I’m very grateful for my life, but I’m still very ambitious. It’s been a process to learn that: without the dissatisfaction that fueled your ambition early in your career, how do you maintain that same ambition? For me, I found it in my love of the art itself, and my belief in the value of the art itself. Also in the opportunity to use my voice for shit that I care about. The more people who listen to my music, the more people who listen to what I have to say. I believe in what I have to say, so I’d like to say it to as many people as possible.
Also, as we mentioned before, you want your music to feel like a conversation. In an age now of noise and distraction, how do you stay tuned into your own emotional frequency enough to write that honestly?

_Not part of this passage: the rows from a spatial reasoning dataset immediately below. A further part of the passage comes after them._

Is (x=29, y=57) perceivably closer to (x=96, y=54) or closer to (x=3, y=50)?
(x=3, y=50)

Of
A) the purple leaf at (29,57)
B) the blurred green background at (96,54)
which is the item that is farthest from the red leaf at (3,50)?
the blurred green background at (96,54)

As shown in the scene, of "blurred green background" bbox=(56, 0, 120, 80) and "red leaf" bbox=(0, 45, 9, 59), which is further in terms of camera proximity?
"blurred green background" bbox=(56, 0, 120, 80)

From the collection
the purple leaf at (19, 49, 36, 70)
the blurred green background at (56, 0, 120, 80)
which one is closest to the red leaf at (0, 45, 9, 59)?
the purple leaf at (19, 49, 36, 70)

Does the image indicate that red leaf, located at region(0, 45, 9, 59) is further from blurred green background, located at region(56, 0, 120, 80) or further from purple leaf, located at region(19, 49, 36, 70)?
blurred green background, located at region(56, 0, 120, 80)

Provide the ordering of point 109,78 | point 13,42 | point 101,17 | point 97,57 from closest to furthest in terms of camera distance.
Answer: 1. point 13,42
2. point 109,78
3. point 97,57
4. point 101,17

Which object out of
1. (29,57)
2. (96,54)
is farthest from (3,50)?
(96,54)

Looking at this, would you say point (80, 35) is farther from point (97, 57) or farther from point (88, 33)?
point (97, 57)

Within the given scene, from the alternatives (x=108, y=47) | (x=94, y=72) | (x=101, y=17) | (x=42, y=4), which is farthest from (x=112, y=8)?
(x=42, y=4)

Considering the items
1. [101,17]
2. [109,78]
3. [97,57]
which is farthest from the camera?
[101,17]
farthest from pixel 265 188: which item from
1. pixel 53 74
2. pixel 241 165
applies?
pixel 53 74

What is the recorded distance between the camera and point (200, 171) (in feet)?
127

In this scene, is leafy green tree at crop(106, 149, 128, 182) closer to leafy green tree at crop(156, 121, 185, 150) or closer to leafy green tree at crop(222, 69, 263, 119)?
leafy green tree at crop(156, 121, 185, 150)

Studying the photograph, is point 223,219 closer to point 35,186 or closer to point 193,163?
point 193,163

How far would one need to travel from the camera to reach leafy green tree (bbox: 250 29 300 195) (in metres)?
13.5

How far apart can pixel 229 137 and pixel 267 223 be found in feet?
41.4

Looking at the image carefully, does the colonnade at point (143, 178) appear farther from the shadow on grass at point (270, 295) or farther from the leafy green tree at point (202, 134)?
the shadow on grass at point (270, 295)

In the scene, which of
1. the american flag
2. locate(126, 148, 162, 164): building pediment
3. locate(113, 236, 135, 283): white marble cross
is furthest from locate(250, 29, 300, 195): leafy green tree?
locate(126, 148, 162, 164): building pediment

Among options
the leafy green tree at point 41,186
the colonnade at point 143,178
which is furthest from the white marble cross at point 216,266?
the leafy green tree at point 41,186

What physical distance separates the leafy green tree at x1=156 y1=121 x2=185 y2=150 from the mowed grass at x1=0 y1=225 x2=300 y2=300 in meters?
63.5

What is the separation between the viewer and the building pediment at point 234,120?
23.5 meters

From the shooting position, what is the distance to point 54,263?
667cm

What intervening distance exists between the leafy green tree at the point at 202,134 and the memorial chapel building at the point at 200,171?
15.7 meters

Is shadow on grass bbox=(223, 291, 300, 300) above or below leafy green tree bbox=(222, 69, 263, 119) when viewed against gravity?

Sometimes honesty is the disconnection. I don’t think an artist’s role is to be somehow elevated from their society to speak from some higher place of understanding. I don’t think that’s what we’re supposed to do. I think an artist’s role is to have an experience that looks a hell of a lot like everyone around them, and the only difference is that we reflect that experience in our art. The disconnection is rampant. And I speak about that disconnection on this album because I am as immersed in it as everyone around me. Our phones are trying to kill us. They are actively commodifying our attention at the expense of our ability to feel joy.